The W. E. B. Du Bois Research Institute, formerly the  W. E. B. Du Bois Institute for African and African-American Research, is part of the Hutchins Center for African and African American Research located at Harvard University. Its main work is in the provision of fellowships to scholars studying a wide variety of topics relating to its central concerns, which are African and African American studies.

History
The W. E. B. Du Bois Institute for African and African-American Research was established in 1969. It is named after W. E. B. Du Bois, who was the first African American to receive a Ph.D. from Harvard University (1895).

The center was the basis for the foundation of the Hutchins Center for African & African American Research, and is now one of several institutes under the umbrella of this center.

◆ Listed records:
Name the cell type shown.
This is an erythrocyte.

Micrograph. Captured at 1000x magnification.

...

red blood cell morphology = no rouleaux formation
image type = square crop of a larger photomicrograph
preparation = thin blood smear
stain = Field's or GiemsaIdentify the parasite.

◆ Stated task A: Return the stretch of the Du Bois Research Institute passage from "The W. E. B. Du Bois Research" through "Harvard University (1895).", word for word.
◆ Stated task B: Resume the passage on the Du Bois Research Institute, picking up after its final sentence.
The entries are separate from the passage on the Du Bois Research Institute.

◆ Task answer A:
The W. E. B. Du Bois Research Institute, formerly the  W. E. B. Du Bois Institute for African and African-American Research, is part of the Hutchins Center for African and African American Research located at Harvard University. Its main work is in the provision of fellowships to scholars studying a wide variety of topics relating to its central concerns, which are African and African American studies.

History
The W. E. B. Du Bois Institute for African and African-American Research was established in 1969. It is named after W. E. B. Du Bois, who was the first African American to receive a Ph.D. from Harvard University (1895).

◆ Task answer B:
Functions
The Institute awards up to twenty fellowships annually to scholars at various stages in their careers in the fields of African and African American studies to facilitate the writing of doctoral dissertations. The appointed fellows conduct individual research for a semester or two in fields broadly related to African and African American Studies. It has  supported more than 300 Fellows.

The institute co-hosts the W. E. B. Du Bois Society, an academic and cultural enrichment program for African American secondary school students, along with Ella J. Baker House in Dorchester, Boston. The society was founded by Jacqueline and Rev. Eugene C. Rivers, and its director  is Jacqueline O. Cooke Rivers.

Henry Louis Gates Jr. is the director of the institute.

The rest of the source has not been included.